Focus on the Land
River water flowing in lean city supply
Wednesday, February 20, 2013
GISBORNE city’s developing water shortage situation deepened today as the District Council moved to a higher water alert and banned the use of domestic sprinklers.
Water levels in the Mangapoike dams are lower than they have been at this time of year for 15 years and now half the water flowing out of our taps comes from the emergency back-up source . . . the Waipaoa River.
Niwa’s long-term weather forecast predicts dry conditions in the district over the next three months.
Council water team leader Marcus Koll said the council viewed the situation very seriously.
“City water consumption has been high since December, particularly when it comes to garden watering,” Mr Koll said.
Continued high water demand in dry conditions has pushed the council to move to “water alert level 3” from today.
“Alert level 3 means there is now a total ban on all domestic sprinkler use.”
There is also a restriction on non-essential outdoor water use and sprinklers for commercial and non-residential properties.
“There are no other water restrictions on industrial users at this stage, however we have contacted the top 20 industrial water users individually.
“They have been asked to advise staff to use water sensibly wherever they can.”
The ban on sprinklers was needed to ensure the continued supply of drinking water to the city, he said.
“Demand for water is still high and unfortunately alert levels 1 and 2 have only had a small impact in reducing demand.”
Fifty percent of the city’s water is coming out of the Waipaoa River via the treatment plant.

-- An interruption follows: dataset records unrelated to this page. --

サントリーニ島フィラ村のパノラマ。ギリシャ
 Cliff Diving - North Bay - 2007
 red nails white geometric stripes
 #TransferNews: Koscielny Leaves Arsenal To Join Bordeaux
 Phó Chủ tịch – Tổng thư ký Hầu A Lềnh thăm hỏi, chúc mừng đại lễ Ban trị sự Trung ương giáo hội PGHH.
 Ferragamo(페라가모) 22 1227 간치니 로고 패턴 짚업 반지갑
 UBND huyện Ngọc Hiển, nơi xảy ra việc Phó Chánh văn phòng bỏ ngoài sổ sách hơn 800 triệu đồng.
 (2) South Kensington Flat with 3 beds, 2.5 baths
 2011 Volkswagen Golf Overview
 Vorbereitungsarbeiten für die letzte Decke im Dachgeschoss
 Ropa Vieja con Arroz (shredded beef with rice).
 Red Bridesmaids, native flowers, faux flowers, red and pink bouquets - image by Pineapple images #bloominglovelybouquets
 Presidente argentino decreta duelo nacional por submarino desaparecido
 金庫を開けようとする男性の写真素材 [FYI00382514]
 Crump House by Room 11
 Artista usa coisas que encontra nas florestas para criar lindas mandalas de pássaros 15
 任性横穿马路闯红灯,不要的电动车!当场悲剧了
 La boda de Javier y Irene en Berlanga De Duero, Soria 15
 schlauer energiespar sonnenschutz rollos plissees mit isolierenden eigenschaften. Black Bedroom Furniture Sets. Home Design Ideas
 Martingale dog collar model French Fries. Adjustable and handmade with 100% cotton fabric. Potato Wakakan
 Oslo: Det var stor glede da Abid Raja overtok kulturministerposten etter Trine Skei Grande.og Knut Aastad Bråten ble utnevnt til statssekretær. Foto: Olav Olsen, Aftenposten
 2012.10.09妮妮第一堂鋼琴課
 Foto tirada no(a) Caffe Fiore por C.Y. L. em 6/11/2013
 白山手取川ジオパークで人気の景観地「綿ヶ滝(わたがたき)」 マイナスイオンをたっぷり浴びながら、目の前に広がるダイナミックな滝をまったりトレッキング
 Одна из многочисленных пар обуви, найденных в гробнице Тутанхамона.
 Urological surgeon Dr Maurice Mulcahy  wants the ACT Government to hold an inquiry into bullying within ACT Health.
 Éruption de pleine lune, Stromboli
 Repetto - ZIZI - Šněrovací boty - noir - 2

“It’s hoped the community will respond to the ban because the next step in the alert process — Level 4 — involves total restrictions on any non-essential outdoor water use,” Mr Koll said.
“It is important that proactive steps are taken now, particularly as the district moves into a busy harvesting season.”
The council has received 10 complaints of improper water use.
“Water utilities inspectors followed up all of the complaints, to ensure people are aware of the current restrictions.”
Those with concerns about improper water use can report it 24 hours a day, seven days a week on 867 2049, by emailing firstname.lastname@example.org or completing the e-fix form on the council’s website, Mr Koll said.
“The council thanks those who have adhered to previous sprinkler restrictions and made efforts to conserve water.”
WATER ALERT: District Council water treatment operator Ged Brown checks the operation of the final clarifier at the Waipaoa water treatment plant. The plant is providing half the city’s water supply right now. Picture supplied
04:34 p.m. Wednesday, Feb 20, 2013
More growth fixes every thing heh heh.
They will probably try to fine granny for leaving her sprinkler on and let the processing factories off scott free.
08:21 a.m. Friday, Feb 22, 2013
Driving along Potae Ave this morning I spotted an old lady dangling a hand-held over the fence. She wasn't wearing a ski mask but she looked very furtive. I'm sure there was "intent".
At Kiri Te Kanawa rest home there was fresh evidence that "sprinkling" had just occurred.
Something should be done. These oldies are just going too far. Heh Heh.